If you haven't yet caught it, you should run - don't walk - over to Zero Hedge and check out this approximately 90 minute video of Eric Rosenfeld giving a lecture about the LTCM collapse back in 1998. Fascinating insider's view. The comments over at Zero Hedge, as expected, are acerbic but many are enlightening and worth a read.
I know I will be revisiting this again shortly, as I found the entire lecture interesting. While I'm sure Rosenfeld mixes and mis-uses some vocabulary and concepts, all in all I think there are definite lessons here. The biggest, of course, as we've learned in the last 2 years, is that in times of stress, all correlations go to 1. However, I want to reconsider the endogenous risks that Tyler @ Zero Hedge mentions. I'll definitely watch this again soon, maybe after my nap this morning.
I think the leverage factor, which has been widely associated with the LTCM implosion, bears added consideration. Recently, Accrued Interest made the point that leverage isn't what kills; bad investments kill. Clearly, this is true. However, leverage has the force multiplier effect and can transfer an innocuous loss into a catastrophe. Eric's lecture covers what he calls the 10 biggest myths and misconceptions about LTCM, and yes, they did hit 300x leverage at various points, according to him. However, it did not occur for the reasons you might have suspected. It adds a bit more color to the whole conversation. I know that, in my own mind, I vilified LTCM for such egregious use of leverage. Seems I was mistaken.

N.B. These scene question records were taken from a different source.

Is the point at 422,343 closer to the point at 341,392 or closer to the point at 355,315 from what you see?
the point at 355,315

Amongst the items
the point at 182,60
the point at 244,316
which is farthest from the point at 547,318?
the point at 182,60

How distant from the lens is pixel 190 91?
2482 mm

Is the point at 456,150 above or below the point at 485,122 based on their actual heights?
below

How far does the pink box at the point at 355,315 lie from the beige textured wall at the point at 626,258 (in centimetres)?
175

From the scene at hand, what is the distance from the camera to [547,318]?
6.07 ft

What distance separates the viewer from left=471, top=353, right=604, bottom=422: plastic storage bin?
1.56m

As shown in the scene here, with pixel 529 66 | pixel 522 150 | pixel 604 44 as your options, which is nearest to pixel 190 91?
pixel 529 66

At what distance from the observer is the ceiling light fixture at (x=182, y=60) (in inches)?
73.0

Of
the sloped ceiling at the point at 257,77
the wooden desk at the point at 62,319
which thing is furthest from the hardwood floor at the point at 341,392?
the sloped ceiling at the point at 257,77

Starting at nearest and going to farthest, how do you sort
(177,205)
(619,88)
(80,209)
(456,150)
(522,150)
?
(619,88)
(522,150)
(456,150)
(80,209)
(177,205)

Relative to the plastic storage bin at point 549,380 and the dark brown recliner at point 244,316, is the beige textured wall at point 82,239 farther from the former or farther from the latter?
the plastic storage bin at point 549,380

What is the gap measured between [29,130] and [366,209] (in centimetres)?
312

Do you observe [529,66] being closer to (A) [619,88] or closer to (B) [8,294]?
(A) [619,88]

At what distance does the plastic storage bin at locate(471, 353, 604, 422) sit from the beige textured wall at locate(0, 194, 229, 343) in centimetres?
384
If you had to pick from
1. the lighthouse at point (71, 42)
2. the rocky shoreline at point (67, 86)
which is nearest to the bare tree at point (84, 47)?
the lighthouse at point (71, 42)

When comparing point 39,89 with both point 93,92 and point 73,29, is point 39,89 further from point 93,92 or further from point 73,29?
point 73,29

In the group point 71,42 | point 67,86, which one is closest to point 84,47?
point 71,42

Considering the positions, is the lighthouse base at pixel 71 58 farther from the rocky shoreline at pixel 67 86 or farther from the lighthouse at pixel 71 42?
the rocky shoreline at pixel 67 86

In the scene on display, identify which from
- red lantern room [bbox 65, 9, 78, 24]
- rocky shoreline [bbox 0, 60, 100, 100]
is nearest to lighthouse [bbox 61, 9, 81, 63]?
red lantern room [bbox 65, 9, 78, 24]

Finally, we're all familiar with the idea of prime brokerages frontrunning their hedge fund clients. As I think I have previously mentioned, I think there may be an opportunity for a 3rd party prime brokerage business to emerge, or even for trustees and custodial banks to subtly move into the space. State Street and Bank of New York Mellon are the obvious candidates, as they already have large custodial and administration businesses, so why not move up the value chain and entrench yourself further with you customers (for additional fees, of course). However, there's a startup opportunity in there too, I believe.
Anyway, go check it out. Good stuff for us finance geeks, anyway.